Self-reported walking pace SNPs associated with sprint athlete status were further tested for associations with sports-relevant traits (e.g., height, fat-free (lean) mass and handgrip strength) in the UK Biobank—a prospective population-based study, whose summary statistics are available from https://genetics.opentargets.org/(accessed on 6 September 2022). Data retrieved from the UK Biobank, particularly associations with handgrip strength, height, fat-free mass, BMI, fat percentage and other phenotypes, are shown in Supplementary Table S2.

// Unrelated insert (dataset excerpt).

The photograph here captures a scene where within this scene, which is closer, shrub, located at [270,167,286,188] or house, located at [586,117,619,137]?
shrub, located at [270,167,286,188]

To assess the combined association of SNPs, we used a mathematical model based on the sum of favorable alleles, termed the total genotype score (TGS), as originally employed [18]. Briefly, based on the phenotype of interest, the homozygous-associated genotype received a score of 2, while the heterozygote received a score of 1, and the alternate homozygous genotype received a score of zero. The scores for each polymorphism were summed to generate the total score, which was transformed into a scale ranging from 0 to 100 by dividing the total score by the maximum possible score and multiplying by 100. Greater values indicate a more favorable polygenic profile.
2.5. Statistical Analyses
Statistical analyses were conducted using GraphPad InStat Version 3.05 (GraphPad Software, Inc., San Diego, CA, USA; www.graphpad.com (accessed on 6 September 2022)) software. The chi-square test (χ2) was used to test for the presence of the Hardy–Weinberg equilibrium (HWE). Thereafter, the frequencies of genotypes or alleles were compared between sprinters and controls using the χ2 or Fisher’s exact test. The most frequent (major) allele was called allele 1, while the less frequent (minor) allele was called allele 2. Thus, for each SNP, three genotypes were observed: 1/1 (major genotype), 1/2 (heterozygous genotype) and 2/2 (minor genotype). Three genetic models were used to compare the genotype distribution: a codominant model (1/1 vs. 1/2 vs. 2/2), a dominant model (1/1 vs. 1/2 + 2/2) and a recessive model (1/1 + 1/2 vs. 2/2). A nominal association was set at p < 0.05, and Bonferroni correction for multiple testing was performed when appropriate (i.e., p < 0.00018 [0.05/70 SNPs*4 models]). A descriptive analysis of the TGS was performed, and the mean differences between groups were compared using an unpaired t-test. Receiver-operating characteristic (ROC) curves were plotted and the areas under the curves (AUCs) were calculated to assess the discriminative power of the TGS. Multiple regression was used to assess the relationships between genotypes and proportions of fast-twitch muscle fibers (adjusted for age). Muscle fiber composition data are presented as means (SDs).
3. Results
3.1. Case–Control Study
A total of 20 SNPs showed a nominal association (p < 0.05) with sprinter status in at least one of the evaluated models (allele model, codominant model, dominant model or recessive model), as shown in Figure 2. While five SNPs (rs13005495, rs5026760, rs1061801, rs8005131 and rs2301597) showed an association in the opposite direction to the study hypothesis, as evidenced by the negative difference in the prevalence of the HSWAs between sprinters and controls, 15 SNPs had associations that were in line with the study hypothesis (i.e., HSWAs were overrepresented in athletes).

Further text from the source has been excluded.